[Start DOCUMENT PASSAGE]
Ridley Scott’s Blade Runner baffled critics and audiences alike when it was released during the summer of 1982, flopping at the box office and only later gaining first cult status and then the wider recognition it enjoys today. The film depicted the Los Angeles of the future, a grimy gaggle of skyscrapers and neon beneath a permanently dark sky and a constant drizzle of acid rain where a renegade band of replicants – android slaves used on distant colony planets only indistinguishable from humans through batteries that last barely four years before shutting down – have arrived seeking to persuade their creator to extend their lifespans. They are hunted by Harrison Ford’s Rick Deckard, an off-the-peg film-noir gumshoe, and led by Nexus-6 replicant Roy Batty, played by Rutger Hauer.
Batty could have been a conventional two-dimensional figure, the vengeful, ruthless robot, short on nuance and long on clichéd dialogue, but Hauer gave him not just a soul but the soul of a poet. This man-machine was cramming a human lifetime’s worth of existential angst into his four-year span, ranging from childlike wonder at a giant teddy bear early in the film to crushing the skull of the replicants’ creator with his bare hands when he couldn’t lengthen his battery life.
Hauer’s performance, largely responsible for the film’s classy reputation today, truly shone in Batty’s final moments. At the conclusion of a thrilling chase through a dystopian landscape, against all expectations Batty saves Deckard’s life. Tossing him to one side and facing his own imminent mortality, the android produces one of the great moments in modern cinema.
The last days of filming on Blade Runner had been frantic and exhausting due to a threatened Actors’ Guild strike. When the time came to shoot Batty’s demise everyone had been on set for 25 hours straight. Hauer announced he could not continue. That evening, exhausted to the point of delirium, he went through his character’s scripted final monologue and realised it was far too long; too “operatic” as he described it. He crossed out all but two lines,
appended one of his own and fell asleep.
When filming recommenced the next day a rapidly declining Batty sat opposite Ford’s bewildered Deckard and delivered his dying speech, the lines Hauer had cut and amended the previous night and for which he remains best known today.
“I’ve seen things you people wouldn’t believe,” he said. “Attack ships on fire off the shoulder of Orion. I watched C-beams glitter in the dark near the Tannhäuser Gate. All those moments will be lost in time. Like tears in rain.”
Blade Runner was ahead of its time. The global success of E.T., released the same summer, illustrated how cinema audiences liked their science fiction in 1982. Among the lukewarm reviews for Scott’s film, however, Hauer’s
performance drew consistent praise. Not that the Dutch actor, still new to Hollywood, was overly concerned about critical approval, or indeed forging a career in California.
“One of the things I have never been able to do is lick arse in Los Angeles,” he said, going on to dismiss Hollywood as “a bunch of producers and distribution people who decide together with some agents what material is going to go. If you happen to be in it then your face is nailed to one character all over the world and they cannot see you in any other way”.
Batty was only Hauer’s second major Hollywood role. The previous year he’d
appeared opposite Sylvester Stallone in the cat-and-mouse thriller Nighthawks as a charismatic German terrorist named Wulfgar. Despite repeated on-set clashes with Stallone and the deaths of his mother and his best friend in the Netherlands while he was filming in New York, Hauer rated Wulfgar as one of his best performances.
[End DOCUMENT PASSAGE]
[Start STORED DATA]
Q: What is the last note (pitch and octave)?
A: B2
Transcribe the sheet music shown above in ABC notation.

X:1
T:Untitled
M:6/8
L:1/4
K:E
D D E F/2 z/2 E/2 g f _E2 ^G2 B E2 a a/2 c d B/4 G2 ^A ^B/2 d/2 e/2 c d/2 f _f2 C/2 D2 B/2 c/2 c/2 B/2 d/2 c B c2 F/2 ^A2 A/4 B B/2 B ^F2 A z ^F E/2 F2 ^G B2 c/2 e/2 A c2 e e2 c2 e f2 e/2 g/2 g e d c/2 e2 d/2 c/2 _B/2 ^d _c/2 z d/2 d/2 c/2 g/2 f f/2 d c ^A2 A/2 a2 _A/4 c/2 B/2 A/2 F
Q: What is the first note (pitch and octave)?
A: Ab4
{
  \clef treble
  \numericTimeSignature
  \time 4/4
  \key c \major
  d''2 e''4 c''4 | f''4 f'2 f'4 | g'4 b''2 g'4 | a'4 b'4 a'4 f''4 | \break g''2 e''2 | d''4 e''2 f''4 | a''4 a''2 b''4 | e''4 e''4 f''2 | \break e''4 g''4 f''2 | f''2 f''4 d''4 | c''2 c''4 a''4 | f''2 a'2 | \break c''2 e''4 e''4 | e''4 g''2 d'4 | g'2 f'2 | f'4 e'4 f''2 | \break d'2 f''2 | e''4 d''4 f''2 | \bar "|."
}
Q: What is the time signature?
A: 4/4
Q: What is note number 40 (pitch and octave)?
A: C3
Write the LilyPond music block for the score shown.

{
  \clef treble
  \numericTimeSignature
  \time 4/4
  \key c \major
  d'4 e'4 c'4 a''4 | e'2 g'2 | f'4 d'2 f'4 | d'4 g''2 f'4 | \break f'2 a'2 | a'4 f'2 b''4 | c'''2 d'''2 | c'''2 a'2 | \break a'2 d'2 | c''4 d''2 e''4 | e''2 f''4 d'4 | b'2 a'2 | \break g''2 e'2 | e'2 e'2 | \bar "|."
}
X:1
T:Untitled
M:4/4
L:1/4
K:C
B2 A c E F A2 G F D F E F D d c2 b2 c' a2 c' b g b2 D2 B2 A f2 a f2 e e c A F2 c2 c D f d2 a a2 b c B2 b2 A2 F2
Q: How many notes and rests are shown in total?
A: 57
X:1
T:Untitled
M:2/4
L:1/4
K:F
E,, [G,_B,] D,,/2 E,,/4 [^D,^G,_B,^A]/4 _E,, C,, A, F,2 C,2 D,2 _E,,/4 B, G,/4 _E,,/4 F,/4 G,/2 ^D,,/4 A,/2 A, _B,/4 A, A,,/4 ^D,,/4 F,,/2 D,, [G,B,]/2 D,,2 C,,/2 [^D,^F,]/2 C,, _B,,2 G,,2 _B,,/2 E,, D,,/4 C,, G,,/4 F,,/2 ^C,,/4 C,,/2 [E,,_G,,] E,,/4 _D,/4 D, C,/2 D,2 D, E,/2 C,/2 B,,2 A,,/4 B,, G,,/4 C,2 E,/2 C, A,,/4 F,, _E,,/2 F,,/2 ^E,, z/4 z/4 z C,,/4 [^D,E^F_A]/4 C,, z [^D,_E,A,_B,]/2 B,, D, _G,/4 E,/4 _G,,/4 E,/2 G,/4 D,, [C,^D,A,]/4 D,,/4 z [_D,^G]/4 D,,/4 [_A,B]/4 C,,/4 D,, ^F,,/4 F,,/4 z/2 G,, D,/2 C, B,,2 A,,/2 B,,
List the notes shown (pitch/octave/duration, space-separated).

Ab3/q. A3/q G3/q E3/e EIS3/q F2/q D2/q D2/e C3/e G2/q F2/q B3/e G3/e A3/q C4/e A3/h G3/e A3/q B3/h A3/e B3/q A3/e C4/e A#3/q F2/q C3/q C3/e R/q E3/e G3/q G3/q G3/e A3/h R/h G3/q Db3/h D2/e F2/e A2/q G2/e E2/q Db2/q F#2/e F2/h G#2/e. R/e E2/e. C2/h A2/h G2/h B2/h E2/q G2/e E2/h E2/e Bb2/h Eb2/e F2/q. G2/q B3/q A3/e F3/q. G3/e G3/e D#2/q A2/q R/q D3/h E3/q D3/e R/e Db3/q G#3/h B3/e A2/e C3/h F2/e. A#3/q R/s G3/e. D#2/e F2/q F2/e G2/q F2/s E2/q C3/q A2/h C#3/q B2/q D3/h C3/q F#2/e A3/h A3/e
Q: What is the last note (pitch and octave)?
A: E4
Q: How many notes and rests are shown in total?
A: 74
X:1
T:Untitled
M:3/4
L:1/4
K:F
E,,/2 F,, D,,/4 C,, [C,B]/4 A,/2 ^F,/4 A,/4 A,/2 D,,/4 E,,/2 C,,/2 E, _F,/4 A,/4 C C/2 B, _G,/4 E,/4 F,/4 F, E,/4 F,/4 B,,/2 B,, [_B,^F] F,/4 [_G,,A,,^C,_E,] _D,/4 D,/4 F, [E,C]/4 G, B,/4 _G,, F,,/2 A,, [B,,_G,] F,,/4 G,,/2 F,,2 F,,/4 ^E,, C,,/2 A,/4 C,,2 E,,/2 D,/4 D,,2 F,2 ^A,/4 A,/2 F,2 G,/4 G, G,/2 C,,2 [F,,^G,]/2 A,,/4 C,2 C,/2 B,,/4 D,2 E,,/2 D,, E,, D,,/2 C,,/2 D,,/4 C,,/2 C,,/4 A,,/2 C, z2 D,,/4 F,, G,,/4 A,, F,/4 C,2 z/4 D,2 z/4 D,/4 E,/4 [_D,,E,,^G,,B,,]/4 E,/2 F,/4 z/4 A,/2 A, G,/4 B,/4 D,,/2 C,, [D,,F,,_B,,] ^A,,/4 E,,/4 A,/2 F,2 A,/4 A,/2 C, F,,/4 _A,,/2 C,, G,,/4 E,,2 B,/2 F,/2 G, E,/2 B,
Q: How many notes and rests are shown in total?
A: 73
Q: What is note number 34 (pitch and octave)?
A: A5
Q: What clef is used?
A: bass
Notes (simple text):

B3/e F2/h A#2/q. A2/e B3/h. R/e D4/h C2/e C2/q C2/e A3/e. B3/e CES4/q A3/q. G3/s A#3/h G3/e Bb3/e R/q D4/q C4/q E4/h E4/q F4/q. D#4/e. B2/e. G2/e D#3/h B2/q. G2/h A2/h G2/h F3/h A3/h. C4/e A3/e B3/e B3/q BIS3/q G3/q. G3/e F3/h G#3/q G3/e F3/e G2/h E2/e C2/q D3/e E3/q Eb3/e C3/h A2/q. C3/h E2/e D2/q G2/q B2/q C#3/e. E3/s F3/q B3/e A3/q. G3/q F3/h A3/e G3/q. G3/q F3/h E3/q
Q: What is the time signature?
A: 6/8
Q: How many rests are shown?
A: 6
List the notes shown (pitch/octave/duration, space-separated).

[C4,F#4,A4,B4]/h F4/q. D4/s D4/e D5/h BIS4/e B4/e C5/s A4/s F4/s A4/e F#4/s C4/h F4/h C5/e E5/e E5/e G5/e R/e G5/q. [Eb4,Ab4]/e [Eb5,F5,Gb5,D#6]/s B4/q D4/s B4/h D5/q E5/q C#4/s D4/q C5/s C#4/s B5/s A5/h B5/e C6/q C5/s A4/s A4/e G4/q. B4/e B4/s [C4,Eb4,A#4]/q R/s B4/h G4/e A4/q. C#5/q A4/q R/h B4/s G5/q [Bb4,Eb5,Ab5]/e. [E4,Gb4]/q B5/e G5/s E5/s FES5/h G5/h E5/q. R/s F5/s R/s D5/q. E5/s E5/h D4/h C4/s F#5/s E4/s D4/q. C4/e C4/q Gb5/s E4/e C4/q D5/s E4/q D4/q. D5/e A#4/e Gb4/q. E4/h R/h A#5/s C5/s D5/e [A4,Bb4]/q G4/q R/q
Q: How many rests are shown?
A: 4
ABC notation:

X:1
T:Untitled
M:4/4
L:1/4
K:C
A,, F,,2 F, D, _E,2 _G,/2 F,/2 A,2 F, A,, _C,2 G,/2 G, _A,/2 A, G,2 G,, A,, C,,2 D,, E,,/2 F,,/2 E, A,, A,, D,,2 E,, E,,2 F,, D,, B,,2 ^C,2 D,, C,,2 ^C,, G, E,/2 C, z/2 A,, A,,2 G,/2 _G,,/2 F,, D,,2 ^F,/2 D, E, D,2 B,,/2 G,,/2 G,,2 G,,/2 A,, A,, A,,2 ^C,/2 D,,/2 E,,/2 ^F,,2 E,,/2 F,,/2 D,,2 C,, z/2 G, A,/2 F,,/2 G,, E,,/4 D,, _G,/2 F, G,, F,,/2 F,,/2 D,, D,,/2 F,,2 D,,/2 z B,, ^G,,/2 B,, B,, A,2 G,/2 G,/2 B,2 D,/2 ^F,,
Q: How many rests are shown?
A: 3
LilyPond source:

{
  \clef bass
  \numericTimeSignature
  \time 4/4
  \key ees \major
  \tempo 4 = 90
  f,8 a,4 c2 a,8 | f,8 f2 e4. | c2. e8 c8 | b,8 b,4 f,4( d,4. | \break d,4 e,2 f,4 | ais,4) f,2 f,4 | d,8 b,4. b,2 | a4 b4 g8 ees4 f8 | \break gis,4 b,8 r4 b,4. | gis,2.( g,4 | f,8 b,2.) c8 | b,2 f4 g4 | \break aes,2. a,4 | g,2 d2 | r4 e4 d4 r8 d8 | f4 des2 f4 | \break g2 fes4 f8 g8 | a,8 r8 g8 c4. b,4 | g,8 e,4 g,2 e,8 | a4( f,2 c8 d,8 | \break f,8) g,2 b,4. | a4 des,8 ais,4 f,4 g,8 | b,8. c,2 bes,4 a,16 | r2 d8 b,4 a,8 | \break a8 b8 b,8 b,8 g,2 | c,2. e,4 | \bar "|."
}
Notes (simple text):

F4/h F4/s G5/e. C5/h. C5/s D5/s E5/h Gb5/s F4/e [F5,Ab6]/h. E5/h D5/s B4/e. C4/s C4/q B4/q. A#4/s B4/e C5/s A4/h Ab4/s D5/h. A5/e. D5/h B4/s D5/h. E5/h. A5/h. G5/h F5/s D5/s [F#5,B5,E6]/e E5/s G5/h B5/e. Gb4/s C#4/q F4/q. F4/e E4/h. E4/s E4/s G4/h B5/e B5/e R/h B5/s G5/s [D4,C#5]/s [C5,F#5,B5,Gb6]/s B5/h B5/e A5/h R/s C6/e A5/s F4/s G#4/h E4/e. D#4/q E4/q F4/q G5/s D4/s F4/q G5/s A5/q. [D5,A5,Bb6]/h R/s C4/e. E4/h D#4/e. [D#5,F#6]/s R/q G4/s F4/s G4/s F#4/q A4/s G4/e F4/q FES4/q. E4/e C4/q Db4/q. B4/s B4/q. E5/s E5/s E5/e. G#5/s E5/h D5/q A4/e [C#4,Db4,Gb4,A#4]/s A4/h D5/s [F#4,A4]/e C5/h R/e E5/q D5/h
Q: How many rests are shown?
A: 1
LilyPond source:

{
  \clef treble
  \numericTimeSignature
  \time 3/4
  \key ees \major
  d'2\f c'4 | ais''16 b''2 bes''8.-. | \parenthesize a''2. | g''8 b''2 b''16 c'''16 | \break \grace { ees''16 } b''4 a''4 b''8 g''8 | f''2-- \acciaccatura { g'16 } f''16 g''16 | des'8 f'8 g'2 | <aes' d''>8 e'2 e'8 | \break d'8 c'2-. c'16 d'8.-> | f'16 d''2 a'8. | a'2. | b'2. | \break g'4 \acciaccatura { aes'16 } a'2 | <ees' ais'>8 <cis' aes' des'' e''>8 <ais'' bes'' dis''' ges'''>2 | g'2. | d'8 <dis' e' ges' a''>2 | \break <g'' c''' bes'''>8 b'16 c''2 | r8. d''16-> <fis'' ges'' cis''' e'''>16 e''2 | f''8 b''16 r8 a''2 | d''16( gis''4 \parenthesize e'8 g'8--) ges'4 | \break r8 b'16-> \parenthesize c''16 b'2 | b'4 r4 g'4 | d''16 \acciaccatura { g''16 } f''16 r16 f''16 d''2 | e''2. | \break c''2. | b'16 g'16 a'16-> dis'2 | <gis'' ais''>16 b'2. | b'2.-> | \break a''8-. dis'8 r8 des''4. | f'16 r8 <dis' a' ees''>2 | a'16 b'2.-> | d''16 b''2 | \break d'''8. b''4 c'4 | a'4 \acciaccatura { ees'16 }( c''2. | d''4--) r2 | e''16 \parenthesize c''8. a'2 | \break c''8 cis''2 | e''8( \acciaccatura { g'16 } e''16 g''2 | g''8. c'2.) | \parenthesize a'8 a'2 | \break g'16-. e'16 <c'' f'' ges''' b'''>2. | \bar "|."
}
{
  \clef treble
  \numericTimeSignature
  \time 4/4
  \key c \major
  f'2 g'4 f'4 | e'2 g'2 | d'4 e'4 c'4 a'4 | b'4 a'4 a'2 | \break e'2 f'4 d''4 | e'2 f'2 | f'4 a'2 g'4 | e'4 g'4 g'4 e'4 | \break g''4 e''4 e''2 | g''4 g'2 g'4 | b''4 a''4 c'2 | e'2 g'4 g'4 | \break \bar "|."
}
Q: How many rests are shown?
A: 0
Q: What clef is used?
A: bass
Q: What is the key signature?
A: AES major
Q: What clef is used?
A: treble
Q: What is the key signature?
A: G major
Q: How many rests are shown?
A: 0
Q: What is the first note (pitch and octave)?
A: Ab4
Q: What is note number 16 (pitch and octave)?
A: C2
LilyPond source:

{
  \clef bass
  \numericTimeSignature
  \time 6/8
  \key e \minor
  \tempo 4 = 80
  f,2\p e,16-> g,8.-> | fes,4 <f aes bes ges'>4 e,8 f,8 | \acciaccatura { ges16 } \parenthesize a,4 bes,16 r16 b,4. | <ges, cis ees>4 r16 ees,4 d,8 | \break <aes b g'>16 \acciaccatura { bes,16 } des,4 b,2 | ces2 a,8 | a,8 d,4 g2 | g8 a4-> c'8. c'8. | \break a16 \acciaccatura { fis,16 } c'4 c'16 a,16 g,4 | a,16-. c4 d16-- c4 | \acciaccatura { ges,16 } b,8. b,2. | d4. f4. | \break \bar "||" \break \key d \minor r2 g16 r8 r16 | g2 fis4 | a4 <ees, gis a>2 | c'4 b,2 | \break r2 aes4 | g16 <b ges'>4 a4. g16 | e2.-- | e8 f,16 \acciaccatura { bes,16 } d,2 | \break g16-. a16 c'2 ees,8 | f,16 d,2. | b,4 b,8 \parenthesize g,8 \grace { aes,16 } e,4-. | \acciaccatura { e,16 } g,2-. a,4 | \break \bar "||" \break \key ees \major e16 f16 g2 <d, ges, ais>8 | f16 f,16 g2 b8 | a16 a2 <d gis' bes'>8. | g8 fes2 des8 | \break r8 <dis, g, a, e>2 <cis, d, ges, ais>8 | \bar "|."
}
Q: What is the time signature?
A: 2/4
[End STORED DATA]
__WORK TO COMPLETE__:
**1.** In the passage on Rutger Hauer and Blade Runner, how long had everyone been on set by the time Batty's death scene was due to be shot?
**2.** Write the next part of the passage on Rutger Hauer and Blade Runner, starting right after its last sentence.

__ANSWERS PROVIDED__:
**1.** 25 hours straight.

**2.**
Despite Wulfgar being conceived as a murderous psychopath killing for fun,
Hauer added a sprinkling of depth to the role, even reciting poetry by Heinrich Heine during his death scene. “Bad guys don’t have tails and a
pitchfork,” Hauer wrote in his 2007 autobiography. “They can be charming. They can be sharp and businesslike.”
Hauer brought pioneering nuance to Hollywood when burly Europeans in
Hollywood could expect little more from roles than grunting henchmen, murderous Nazis or ring fodder for Rocky Balboa. Of his terrifying role in
the 1986 thriller The Hitcher, blamed for prompting a sharp decline in
American hitchhiking, he said, “I think in my darker characters I go a little
further than most American actors. Maybe it’s because I’m not afraid of that
side of myself.”
His long run as the face of Guinness’s ‘Pure Genius’ advertising campaign of
the late 1980s and early 1990s set up Hauer financially for life, meaning that he didn’t have to play the Hollywood game. While he would stay in Los Angeles for extended periods he was always drawn back to his native land. The Netherlands remained his home.
“Being brought up in Holland, a small country, makes you seek adventure,” he said, and this Dutchness was a key influence on his personality and career.
Hauer was born in Breukelen to actor parents who ran an Amsterdam drama
school, in a household where “it sometimes seemed to my three sisters and me that the arts were more important than we were”. The only aspect of family life on which he looked back fondly were childhood holidays to the island of Schiermonnikoog in the West Frisian Islands. The vast skies and wide, flat sandy beaches allowed a glimpse of the infinite, a horizon that promised mysteries and adventure, all with a sense of rootedness in the landscape.
“It was, and remains, an ideal, innocent place,” he wrote of his endless
childhood summers there.
Tantalised by that horizon, Hauer ran away to sea at 15 then dabbled in work as an electrician and joiner before half-heartedly applying to drama school in his late teens. Expelled for missing classes, he joined the Dutch army but was kicked out for being ‘psychologically unfit’ after refusing to train with deadly weapons. For all his screen action roles, Hauer detested violence, something he attributed to a collective Dutch folk memory of the German occupation into which he was born.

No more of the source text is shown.